Carpentier nodded. "In the shallower waters near the shore line and
along the river they release quantities of oil at different temperatures. The
infrared patterns we use for tracking are then made worthless. We also
believe they use iron filings, well magnetized, mixed in with the oil. This
makes our magnetic anomaly detectors work very poorly."
"The White House completely agrees with our evaluation, as does
Defense's military intelligence," Schiller said. "They consider this base to
be evidence of Russian duplicity, violating the agreement that came out of
the so-called Cuban crisis. Now we've got far worse on our hands. We just
can't bull our way in there because we'd be interfering with the
sovereignty of Surinam and French Guiana, and God knows what else, and
we could precipitate all sorts of crises."
"It is all much worse," said Carpentier, picking up the theme, "because
now the Russians, they have the missiles, right, but they also have perhaps
fifteen to twenty V-class submarines, each with sixteen missiles, and they
are never in one place long enough for us to—"
"What about the Victor-class boats?" Steve asked.
"Perhaps a dozen," said Schiller. "Fast, maybe forty knots submerged.
They're playing cat-and-mouse games with our subs. They're out in such
numbers we know they've got to be resupplied. The Navy covers everything
out at sea, so we know they're not resupplying at sea. It's all coming out of
that base."
"And where does this leave us?" Steve asked.
"Like I said," Schiller said, "we need objective, convincing proof.
Photographs.

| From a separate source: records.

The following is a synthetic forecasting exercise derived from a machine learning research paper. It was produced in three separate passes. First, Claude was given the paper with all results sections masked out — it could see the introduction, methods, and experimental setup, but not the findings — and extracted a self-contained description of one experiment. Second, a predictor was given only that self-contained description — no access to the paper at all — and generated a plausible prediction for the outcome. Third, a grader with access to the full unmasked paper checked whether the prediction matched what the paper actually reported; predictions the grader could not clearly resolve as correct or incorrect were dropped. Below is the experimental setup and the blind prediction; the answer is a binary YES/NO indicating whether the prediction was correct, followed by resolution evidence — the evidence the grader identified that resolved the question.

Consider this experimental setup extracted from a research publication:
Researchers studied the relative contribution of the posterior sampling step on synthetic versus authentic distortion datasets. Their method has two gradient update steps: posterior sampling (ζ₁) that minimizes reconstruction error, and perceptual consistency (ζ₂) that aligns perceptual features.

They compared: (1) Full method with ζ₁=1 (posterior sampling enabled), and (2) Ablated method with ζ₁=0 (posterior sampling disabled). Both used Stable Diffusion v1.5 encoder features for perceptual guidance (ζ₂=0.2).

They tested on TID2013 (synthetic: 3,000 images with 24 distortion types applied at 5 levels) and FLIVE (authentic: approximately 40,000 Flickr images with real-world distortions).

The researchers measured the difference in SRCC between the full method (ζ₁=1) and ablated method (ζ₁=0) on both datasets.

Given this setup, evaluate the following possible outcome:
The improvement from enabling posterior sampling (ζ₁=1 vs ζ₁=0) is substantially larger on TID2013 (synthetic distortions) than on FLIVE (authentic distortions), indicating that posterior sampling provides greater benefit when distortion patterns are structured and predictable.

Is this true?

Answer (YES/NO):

Pictures that leave no doubt, pictures that let our people
walk into the meetings of the OAS and literally slap them down on the
table. Same thing with the United Nations. We need the kind of proof that
lets us act swiftly and decisively, that gives the White House the edge in
telling the Russians to get the hell out— or else, and not appear arbitrary
and provocative. We must demonstrate with this proof that our interests
are also the interests of the international community—especially as
represented in this hemisphere by the OAS. That's a speech and I
apologize." Schiller shrugged. "What it comes down to is we've got to get
inside that base and get some pictures."
"And," added Carpentier, "get them out again."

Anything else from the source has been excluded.